February 10, 2016
US and European office markets will tighten further in 2016 as demand for space outpaces a limited number of new developments, according to CBRE Group’s 2016 Global Real Estate Market Outlook. However, the extent of tightening in individual cities will depend strongly on local job growth in major office-using industries. Global prime rents across the three major property types—office, industrial and retail—are expected to grow 2.2 percent on an annual basis, according to estimates from CBRE’s Global Rent Index. The Americas, thanks to the strength of the US property sector, is expected to see commercial real estate rents rise 3.4 percent in 2016, as consumption growth and rising employment, combined with comparatively limited new supply levels, simulates demand. Rents in EMEA are forecast to rise by 3.2 percent thanks to a combination of increased consumer spending, pent-up demand for commercial space and anticipated further monetary easing by the European Central Bank.
In Asia Pacific, rent growth is expected to be flat, largely due to the region’s economic slowdown and oversupply in some markets. Asia Pacific office markets will be more mixed as cost-conscious occupiers, grappling with the impact of the region’s economic slowdown, scale back leasing activity amid a surge in new supply in markets in India, China and Indonesia.
“The current environment of variable but generally improving growth in the developed world, alongside low interest rates and low inflation, is very supportive of consumers and commercial real estate markets,” said Richard Barkham, CBRE’s global chief economist.
“There are some risks for sure, including weakening sentiment due to volatile stock markets, rising interest rates in the US and the UK, financial stress in emerging markets and the slowdown of the Chinese economy.
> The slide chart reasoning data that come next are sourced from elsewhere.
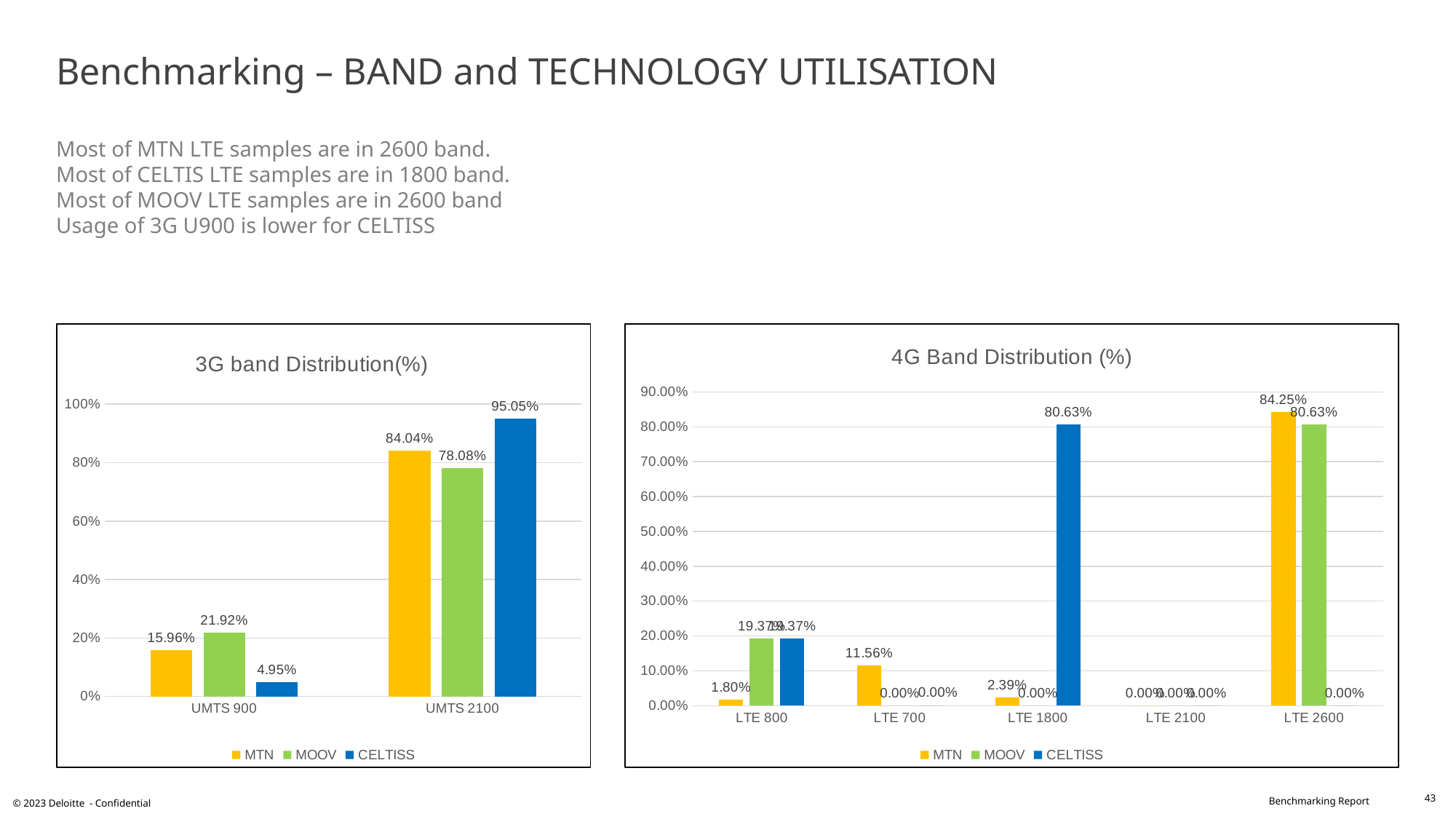
In the 3G band Distribution(%) chart, which series has the lowest value in UMTS 900? CELTISS In the 3G band Distribution(%) chart, what is the value for CELTISS in UMTS 2100? 95.05% What kind of chart is the 4G Band Distribution (%) chart? Bar chart In the 3G band Distribution(%) chart, how many series does the legend list? 3 In the 4G Band Distribution (%) chart, how many band categories are shown on the x axis? 5 In the 4G Band Distribution (%) chart, which is larger: MTN in LTE 800 or MTN in LTE 1800? MTN in LTE 1800 In the 4G Band Distribution (%) chart, which series has the highest value in LTE 2600? MTN In the 3G band Distribution(%) chart, what is the difference between MTN and MOOV in UMTS 2100? 5.96% In the 4G Band Distribution (%) chart, what is the value for CELTISS in LTE 1800? 80.63% In the 3G band Distribution(%) chart, what is the value for MOOV in UMTS 900? 21.92% In the 4G Band Distribution (%) chart, is the value for MTN in LTE 2600 greater or less than 80.00%? greater In the 4G Band Distribution (%) chart, what is the value for MTN in LTE 700? 11.56%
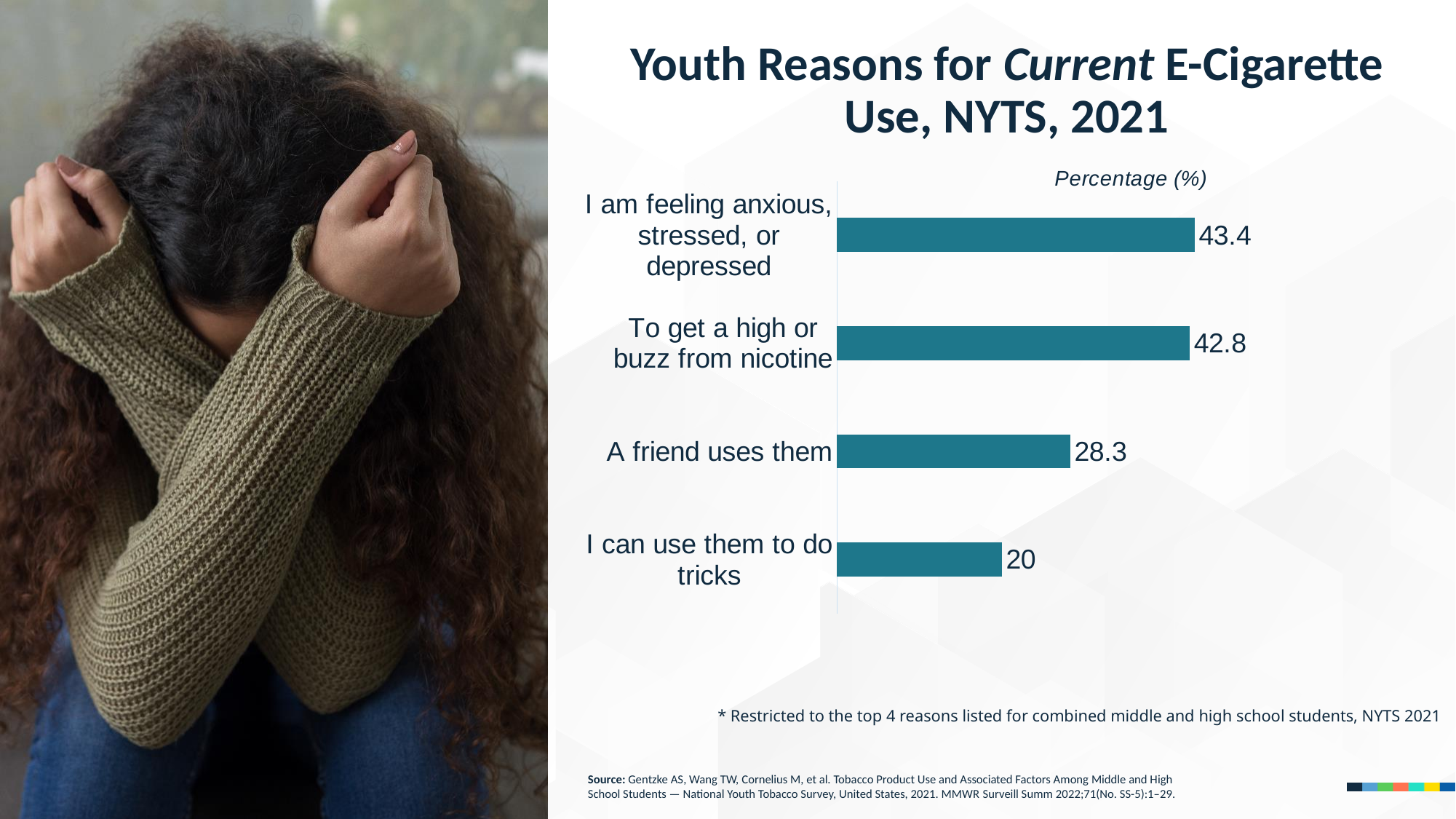
What is the difference between the values for "I am feeling anxious, stressed, or depressed" and "To get a high or buzz from nicotine"? 0.6 How many reasons are shown in the chart? 4 What is the difference between the values for "A friend uses them" and "I can use them to do tricks"? 8.3 What is the value shown for "To get a high or buzz from nicotine"? 42.8 What kind of chart is shown on the slide? Bar chart What is the title of the chart? Youth Reasons for Current E-Cigarette Use, NYTS, 2021 Which reason has the lowest percentage? I can use them to do tricks What percentage of youth cited "I am feeling anxious, stressed, or depressed" as a reason for current e-cigarette use? 43.4 What is the value for "I can use them to do tricks"? 20 What percentage is shown for "A friend uses them"? 28.3 Which reason has the highest percentage? I am feeling anxious, stressed, or depressed Which has a larger value: "A friend uses them" or "I can use them to do tricks"? A friend uses them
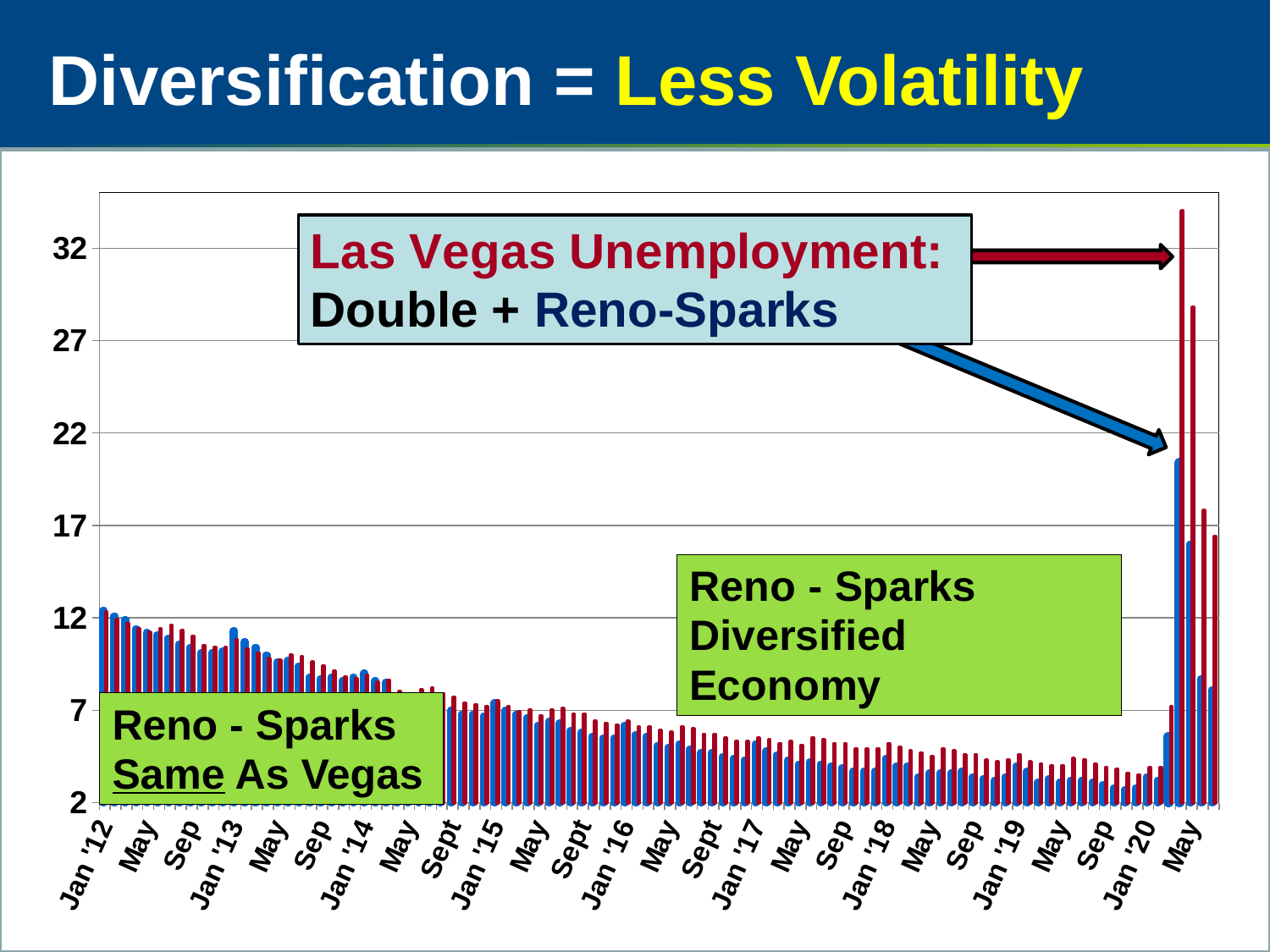
Is the highest Reno-Sparks unemployment bar in 2020 greater or less than 17? greater What kind of chart is shown on the slide? bar chart Is the Las Vegas unemployment value for Jan '16 greater or less than 12? less Which colour of bars represents Las Vegas unemployment in the chart? red Is the Las Vegas unemployment value for Jan '12 greater or less than 17? less What is the title of the slide containing the chart? Diversification = Less Volatility Do the unemployment values generally rise or fall from Jan '12 to Jan '20? fall At the 2020 peak, which is larger, the Las Vegas unemployment bar or the Reno-Sparks unemployment bar? Las Vegas Which series reaches the highest value on the chart, Las Vegas or Reno-Sparks? Las Vegas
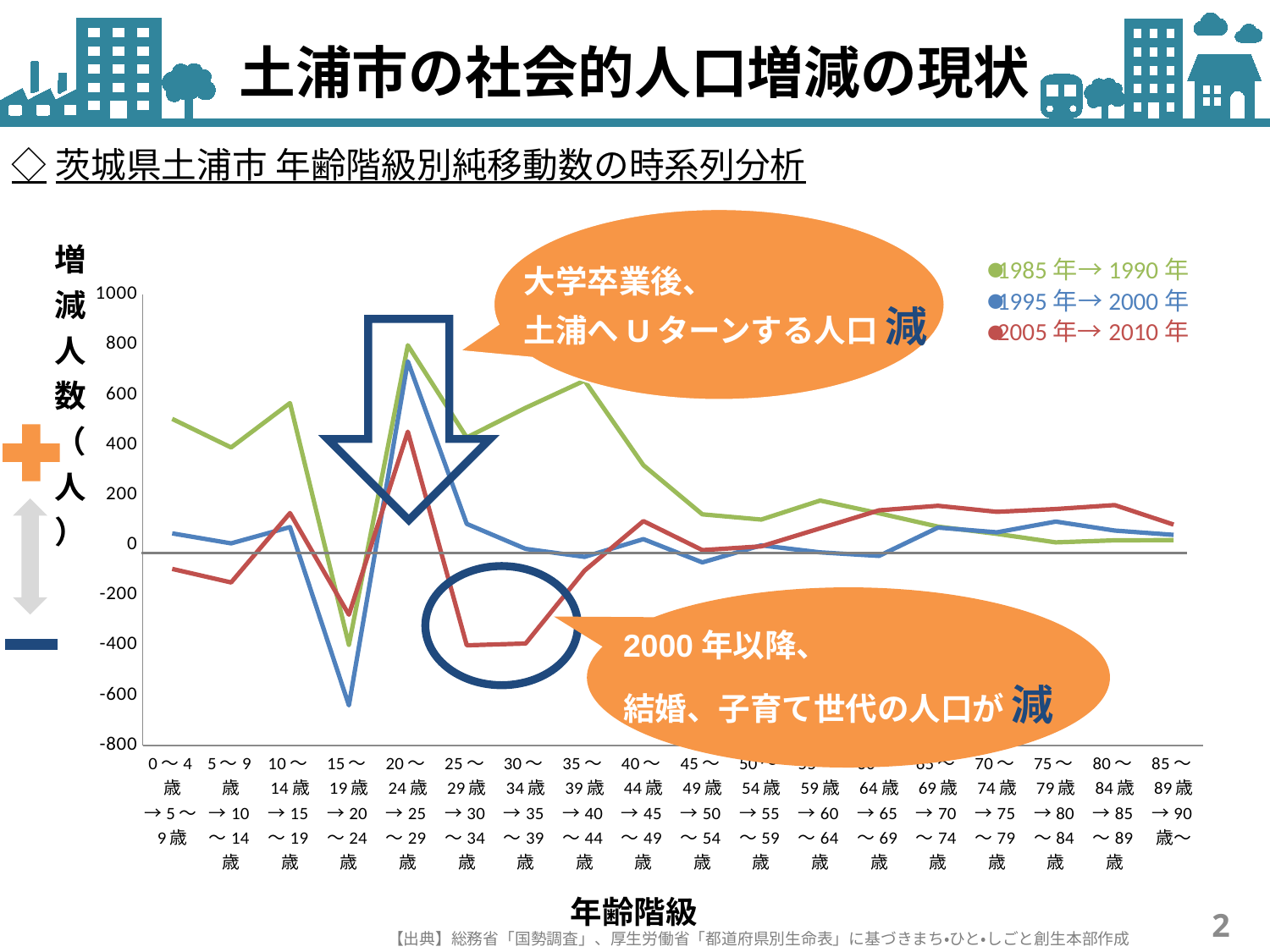
Which age group has the highest value for the 1985年→1990年 series? 20～24歳→25～29歳 What colour is the line for the 2005年→2010年 series? red How many age-group categories are plotted along the x axis? 18 At 15～19歳→20～24歳, which series has the larger value: 1995年→2000年 or 2005年→2010年? 2005年→2010年 Which age group has the highest value for the 2005年→2010年 series? 20～24歳→25～29歳 What kind of chart is shown on the slide? line chart Is the value for 25～29歳→30～34歳 in the 2005年→2010年 series greater or less than -200? less How many series does the legend list? 3 At 20～24歳→25～29歳, which series has the larger value: 1985年→1990年 or 2005年→2010年? 1985年→1990年 Which age group has the lowest value for the 1995年→2000年 series? 15～19歳→20～24歳 Is the value for 15～19歳→20～24歳 in the 1995年→2000年 series greater or less than -400? less Is the value for 20～24歳→25～29歳 in the 1985年→1990年 series greater or less than 600? greater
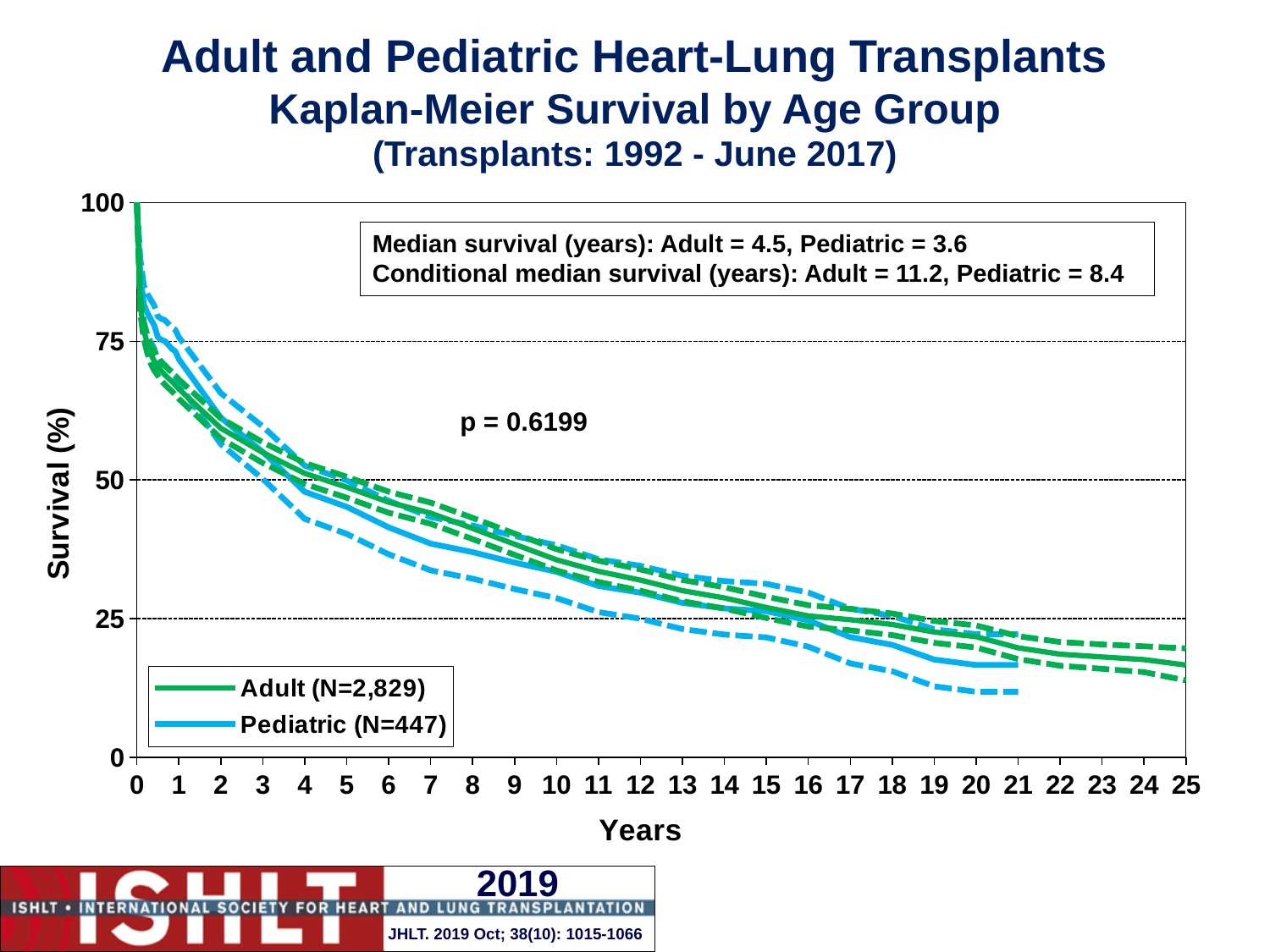
What is the median survival in years for the Pediatric group? 3.6 What is the difference in conditional median survival (years) between the Adult and Pediatric groups? 2.8 How many series does the legend list? 2 What is the conditional median survival in years for the Pediatric group? 8.4 What is the median survival in years for the Adult group? 4.5 What type of chart is shown on the slide? Line chart What is the p-value shown on the chart? p = 0.6199 What is the N for the Pediatric group in the legend? 447 What is the conditional median survival in years for the Adult group? 11.2 Is the Adult survival at 10 years greater or less than 50%? less Which group has the higher median survival, Adult or Pediatric? Adult Do the survival curves rise or fall as years increase? Fall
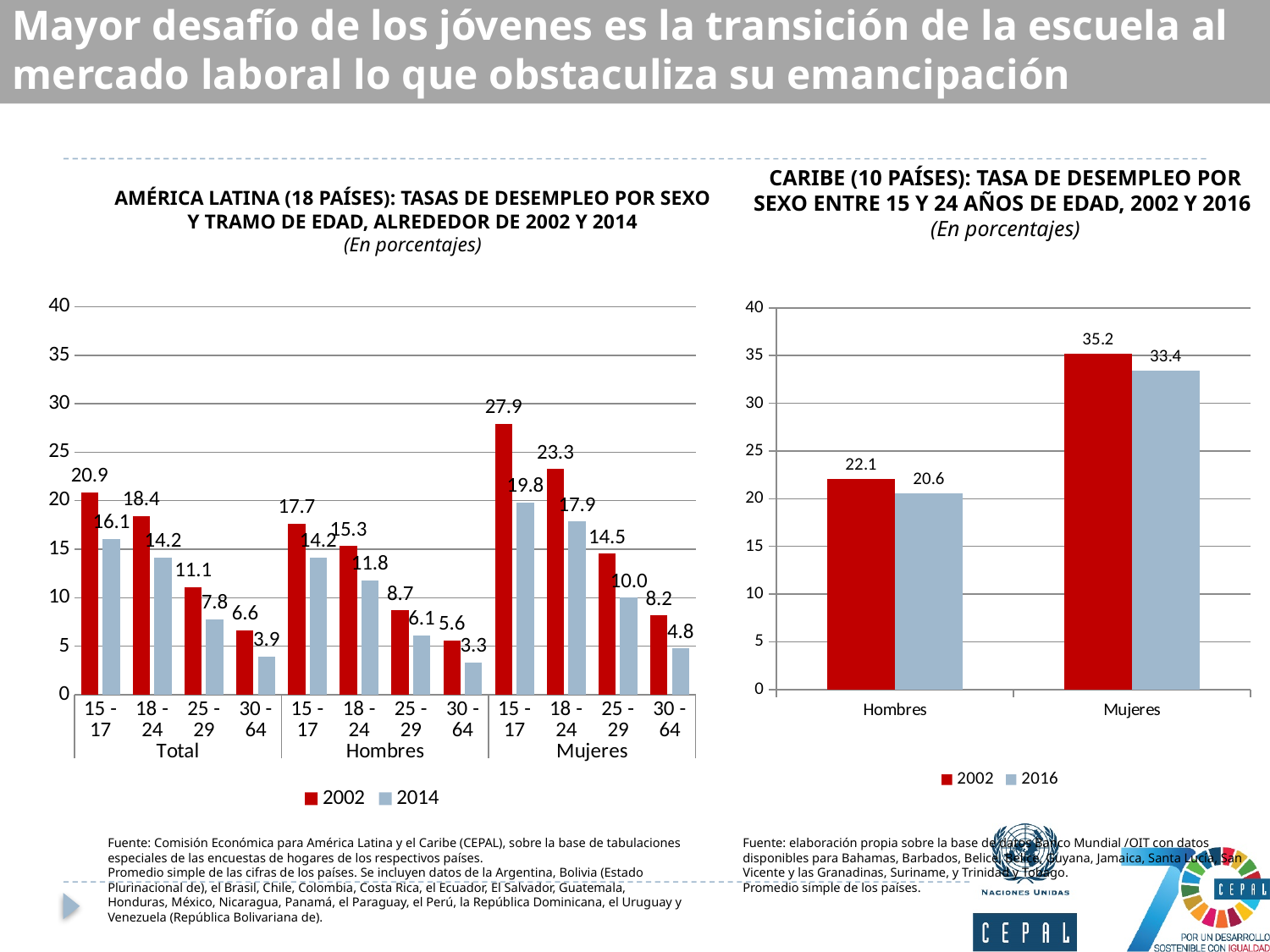
In the Caribe chart on the right, how many series does the legend list? 2 What type of chart is the Caribe chart on the right? Bar chart In the América Latina chart on the left, how many age-group categories are shown on the x axis in total? 12 In the América Latina chart on the left, which category has the highest 2002 value? Mujeres 15-17 In the América Latina chart on the left, what is the difference between the 2002 and 2014 values for Total aged 18-24? 4.2 In the América Latina chart on the left, which is larger: the 2002 value for Hombres 15-17 or the 2002 value for Mujeres 18-24? Mujeres 18-24 In the América Latina chart on the left, what is the 2014 value for Hombres aged 30-64? 3.3 In the América Latina chart on the left, which category has the lowest 2014 value? Hombres 30-64 In the Caribe chart on the right, what is the unemployment rate for Mujeres in 2002? 35.2 In the América Latina chart on the left, what is the 2002 unemployment rate for Mujeres aged 15-17? 27.9 In the Caribe chart on the right, what is the difference between the 2002 and 2016 values for Mujeres? 1.8 In the Caribe chart on the right, what is the value for Hombres in 2016? 20.6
However, because consumers in the U.S., Europe and even China are in good shape, we think the global economy is strong enough to withstand these challenges and that the real estate and economic reality will be better than expected in most places in 2016.”
Global commercial real estate investment markets are expected to remain active in 2016, but the pace of growth is anticipated to slow after six years of recovery and price appreciation. CBRE expects worldwide investment sales volumes to grow by 4 percent in local currency terms in 2016.
Moderate economic growth with low interest rates, punctuated with bouts of pessimism and volatility—the factors that have characterized the world economy for the past few years—are likely to continue in 2016, supporting moderate growth in commercial rents and investment sales volume globally the report finds.